§ Exercise text:
+ + + +

Electronic tools (Jira, TFS, ...) - curse or blessing?
In almost all of my courses are people who use electronic tools e.g., Jira, TFS, Rally in their work. Typically such a tool is used to track bugs, and often it’s also used as a product development “backlog”. On the other hand, we have two LeSS Guides which state: “Don’t use any software tool for Sprint Backlogs; just use physical visual management, probably cards on a wall”, and for a Product Backlog tool “Use nothing more complicated than a spreadsheet and wiki”. So are those tools a curse or a blessing as so many people use them? Let me share my thoughts with you.
Since organizations often use such an electronic tool to track bugs, it might seem to be feasible to also use such a tool as “backlog”. And here comes the first problem: Which backlog do you talk about?
Observation 1: Organizations, which use a ticketing tool as a backlog, often do not understand the difference between a Product Backlog and a Sprint Backlog. This is a fatal flaw as those are two very different things. Thus, let’s look at the differences between those two.

+ + + +

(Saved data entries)

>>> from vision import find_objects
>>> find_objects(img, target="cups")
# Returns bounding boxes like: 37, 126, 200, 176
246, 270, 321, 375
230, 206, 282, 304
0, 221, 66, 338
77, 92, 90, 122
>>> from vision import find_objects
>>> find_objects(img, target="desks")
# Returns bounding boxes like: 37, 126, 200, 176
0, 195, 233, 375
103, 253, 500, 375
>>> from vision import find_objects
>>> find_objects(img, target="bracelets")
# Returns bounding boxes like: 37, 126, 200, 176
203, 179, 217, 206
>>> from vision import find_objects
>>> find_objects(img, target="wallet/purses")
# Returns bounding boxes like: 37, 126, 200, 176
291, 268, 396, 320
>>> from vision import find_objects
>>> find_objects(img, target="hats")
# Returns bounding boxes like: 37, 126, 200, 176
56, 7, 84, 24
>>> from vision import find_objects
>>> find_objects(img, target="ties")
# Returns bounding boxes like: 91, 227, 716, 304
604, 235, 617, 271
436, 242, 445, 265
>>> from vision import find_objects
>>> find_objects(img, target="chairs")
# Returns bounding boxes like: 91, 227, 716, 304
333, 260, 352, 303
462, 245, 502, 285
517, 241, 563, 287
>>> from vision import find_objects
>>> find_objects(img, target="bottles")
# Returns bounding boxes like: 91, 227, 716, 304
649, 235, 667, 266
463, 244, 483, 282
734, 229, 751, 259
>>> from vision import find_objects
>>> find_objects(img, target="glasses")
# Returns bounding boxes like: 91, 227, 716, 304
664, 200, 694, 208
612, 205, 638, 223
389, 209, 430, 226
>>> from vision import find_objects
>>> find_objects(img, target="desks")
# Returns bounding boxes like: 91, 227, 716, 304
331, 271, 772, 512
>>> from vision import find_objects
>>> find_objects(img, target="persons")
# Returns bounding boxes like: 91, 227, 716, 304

+ + + +

§ Task objective: List every electronic tool that the text on electronic tools mentions by name.

§ Task answer: Jira, TFS, Rally